Two Kinds of Architecture

#1) Traditional Architecture (a.k.a Waterfall Software Architecture)
Main Features

  • Focus on big picture
  • Compliance-Oriented
  • Produces Blueprints
  • Not much hands-on experience

#2) Agile Architecture (a.k.a Modern / Capability or Enabler Platform / Service-Oriented / Microservices Architecture)
Main Features

  • Focus on big picture and now
  • Hands-on Experience
  • Produce reference-architecture (prototypes, if deemed necessary)
  • Focus on sustainability (Dev Team buy-in)

What does Architecture really address?

It really depends on the software product but below fitness functions are generally considered. Usually covers Cross-Cutting concerns such as error detection, data validation, persistence, transaction processing, information security, caching, logging, monitoring, business-domain optimization, and others.

  • High Throughput – Load, Max Req/Res, stateless vs stateful, TLS / TCP considerations, connection limits, etc..
  • High Availability – Scalability, Resilience, Disaster Recovery, etc..
  • Data Security – at rest and in transit
  • Compliance and Legal Requirements
  • Usability
  • Monitor-ability
  • Low Latency
  • Production Cost Factor – Maintenance and Operation
  • Configurability
  • Audit-ability
  • Deployment Platform
  • Composability Index
  • others

What are those boxes and arrows?

For a shared understanding we need a common language that everyone can understand hence diagrams which can capture the intent, problem being solved and the decision being made (tradeoffs / alternate solutions / technical debt).

What types of diagrams are used in Architecture? 

  • Usually block/component diagrams with arrows (subset of UML)
  • Occasionally ‘Sequence and Activity Diagrams are used to capture some high level and low level designs

What represents a block/component? why lines and arrows?

  • Block or component(boxes) generally represent a system/platform (software stack) that delivers business capabilities and features for one (or more) domain functions
  • Relationships and contracts between the components are defined by lines
  • Arrows represent the nature of relationships and/or data flow among components. want to learn more? read online about UML types

Governing Principles?

Very complex and a long list but below is my two de-facto standard principle what helps making decisions

  • KISS – Keep it Simple, Stupid
  • YAGNI – You Aren’t Gonna Need It

What these two principles try to enforce is to make us think if we really need a specific feature or decision at that very moment. If we can postpone making a decision to a later moment (a character of Agile Architecture), we will keep our architecture simple and hence easy to manage for a longer time. One common way software architectures become complex is by introducing abstractions – this could be a new fancy layer that copies data in one format and transforms it into another, or this could be creating many classes, interfaces, factories, etc., to ensure testability.

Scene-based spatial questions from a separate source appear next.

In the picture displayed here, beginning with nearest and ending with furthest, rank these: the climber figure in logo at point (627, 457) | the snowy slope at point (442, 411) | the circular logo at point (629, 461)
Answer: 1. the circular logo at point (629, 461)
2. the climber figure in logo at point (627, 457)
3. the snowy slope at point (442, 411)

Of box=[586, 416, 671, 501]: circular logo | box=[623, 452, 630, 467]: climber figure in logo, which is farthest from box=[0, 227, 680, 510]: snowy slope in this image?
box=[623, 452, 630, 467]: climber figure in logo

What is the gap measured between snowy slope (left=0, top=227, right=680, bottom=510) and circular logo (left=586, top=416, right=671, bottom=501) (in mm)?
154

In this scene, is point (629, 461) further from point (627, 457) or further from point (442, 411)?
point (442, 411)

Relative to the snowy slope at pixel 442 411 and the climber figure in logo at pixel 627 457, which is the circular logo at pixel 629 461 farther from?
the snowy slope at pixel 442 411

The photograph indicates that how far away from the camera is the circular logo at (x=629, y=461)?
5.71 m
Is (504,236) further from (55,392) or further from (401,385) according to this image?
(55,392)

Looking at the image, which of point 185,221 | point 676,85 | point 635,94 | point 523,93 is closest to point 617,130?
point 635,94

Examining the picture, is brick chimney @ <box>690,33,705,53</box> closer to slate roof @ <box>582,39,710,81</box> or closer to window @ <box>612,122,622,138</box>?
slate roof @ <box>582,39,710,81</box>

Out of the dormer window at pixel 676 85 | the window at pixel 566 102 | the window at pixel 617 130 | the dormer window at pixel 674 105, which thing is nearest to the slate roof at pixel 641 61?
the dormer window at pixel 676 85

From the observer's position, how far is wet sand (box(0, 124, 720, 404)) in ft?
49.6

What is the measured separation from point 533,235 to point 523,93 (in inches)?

However, one pitfall when applying these two principles is that we tend to delay everything until the last possible moment. By then it may already have become too difficult to implement the required change. Instead our task is much more difficult, because

“we should take decisions not in the last possible moment, but rather in the most responsible one.”

What I usually do if I am about to make an architectural decision, is to do some small preparations that do not take much time, if the certainty of this decision is high.

Who should care? read?

Everyone (really? yes, at least PO, BA, Tech Leads, QA, Ops should) involved in project, both technical and non-technical, should care and empower software architecture in order to understand the business problem, solution and important decisions taken. Be involved in the process such as of product briefing, technical brainstorming sessions, whiteboard sessions and alternate solutions, decisions and its implications, documentations, Q&As, Dev & Operations Team sign-off, etc. Architecture empowers engineers, developers, business and product owners to collaborate better.